Do Hydrangeas Naturally Spread
Hydrangeas are clump-forming shrubs that expand outward from a central crown. This growth habit results in a single, increasingly large bush, not a spreading colony of individual plants. They do not produce the long, underground runners or rhizomes that allow aggressive spreading.
The perceived spreading is usually due to the natural expansion of the root ball, which supports a wider canopy of branches. The Smooth Hydrangea (Hydrangea arborescens) is an exception, as it can produce suckers, or new shoots, from its root system near the parent plant. This natural suckering is a slow, gradual process and does not result in rapid multiplication. Gardeners must intervene to create separate, new hydrangeas.

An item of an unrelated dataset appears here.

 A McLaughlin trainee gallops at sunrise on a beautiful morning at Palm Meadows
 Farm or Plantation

Creating New Plants Through Ground Layering
Ground layering is the easiest and most reliable propagation method because the new plant remains attached to the parent. The parent provides a steady supply of water and nutrients, sustaining the developing roots and minimizing the risk of failure. Spring or early summer is the best time to begin layering while the plant is in active growth.

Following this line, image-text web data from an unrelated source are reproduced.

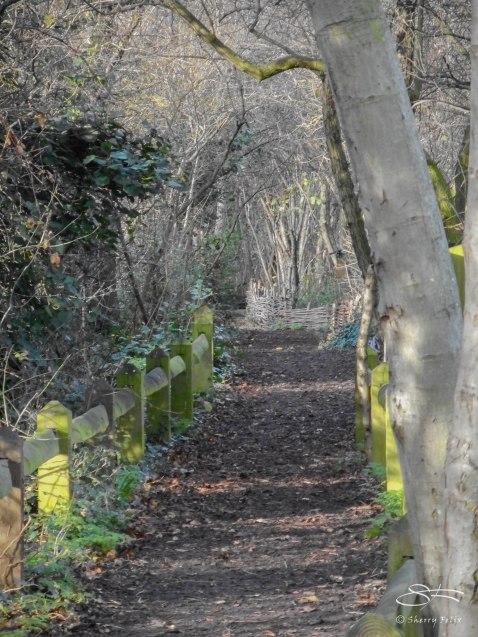 Camley Street Natural Park, London 1/5/2016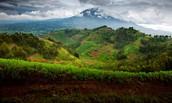 Pourquoi est-ce que c'est une bonne idée de visiter Rwanda?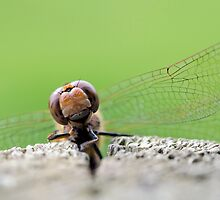 Common Darter by Paul Spear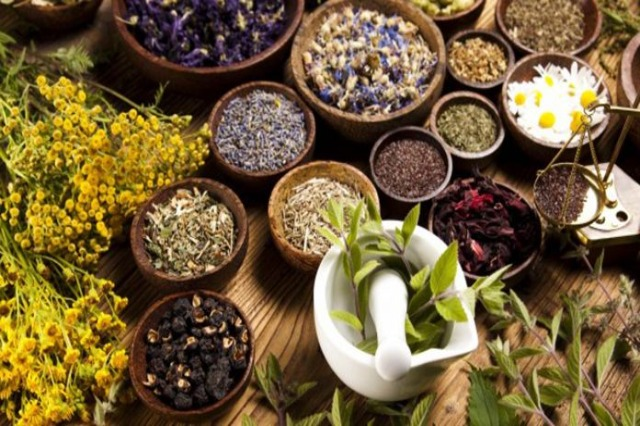 Interest in medicinal plants that are produced and cultivated in Albania is growing every year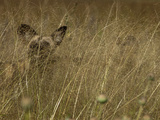 A Cape Hunting, or African Wild Dog, Camouflaged in Tall Grass Photographic Print by Beverly Joubert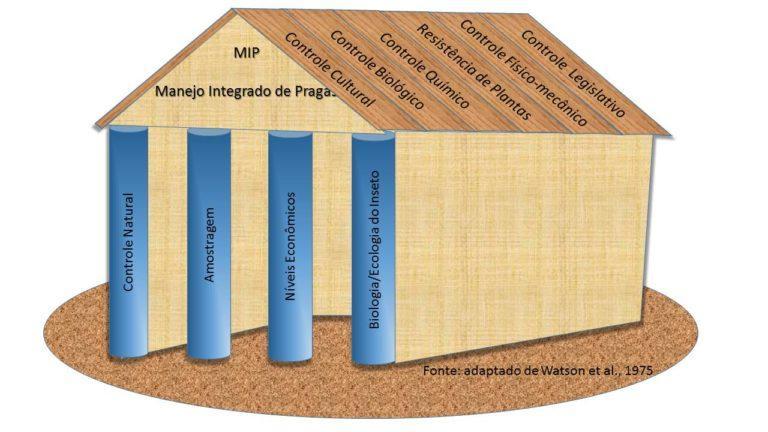 Soja: veja as vantagens na utilização do Manejo Integrado das Pragas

Select a long, flexible, non-flowering stem, usually on the outer edge of the bush, that can be bent down to touch the soil. Where the stem touches the ground, lightly injure the bark by scraping away a small, one-inch section from the underside. This injury encourages the formation of new roots from the stem’s cambium layer.

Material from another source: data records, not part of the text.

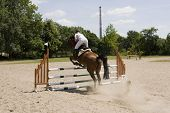 horse with rider jumping over obstacle during jumping contest poster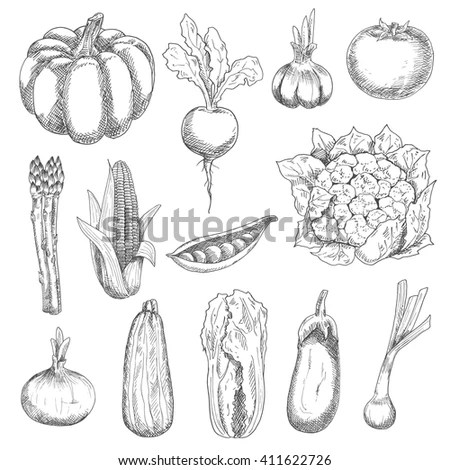 Scallion Stock Photos, Royalty-Free Images & Vectors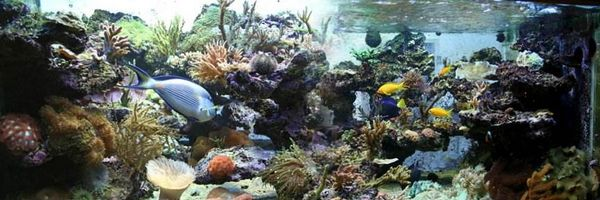 Décor récifal Aquaroche après colonisation des roches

After scraping the stem, bury the injured section a couple of inches deep in a shallow trench. Secure the stem firmly in place using a landscape staple, bent wire, or a heavy object. The tip of the branch should be left exposed and pointed upward, and the buried section must be kept consistently moist. Roots can form within a few weeks, but it is recommended to wait a full growing season, often until the following spring, before severing the connection and transplanting the new shrub.
Propagation Using Stem Cuttings and Root Division
Taking stem cuttings is an efficient alternative for gardeners who want multiple new plants or lack a flexible stem for layering. The most successful cuttings are taken from softwood—the pliable, new growth of the current season—typically from late spring to mid-summer. Select a non-flowering stem and cut a four to six-inch section just below a leaf node, where rooting hormones are most effective.
Preparing the cutting involves removing the lower leaves to prevent rotting and reducing the size of the remaining top leaves to limit moisture loss. Dipping the cut end into a powdered or gel rooting hormone is recommended, as the synthetic auxins stimulate root development. The prepared cutting should be planted in a sterile, well-draining medium, such as a mix of peat and perlite. Keep the cutting in a warm location with bright, indirect light. Maintaining high humidity, often by covering the pot with a plastic dome or bag, prevents the cutting from drying out before roots form, which takes two to four weeks.
Root division is best suited for older, established hydrangeas that produce new shoots from the base, such as Smooth Hydrangea (Hydrangea arborescens) and Bigleaf Hydrangea (Hydrangea macrophylla). This process involves separating the root crown into smaller sections. It is ideally performed in the dormant season during early spring or late fall. The entire plant is carefully dug up, and the root mass is divided using a sharp spade or knife. Ensure each new section has a healthy cluster of roots and at least one or two stems with growth buds. This method immediately yields a small, transplantable shrub.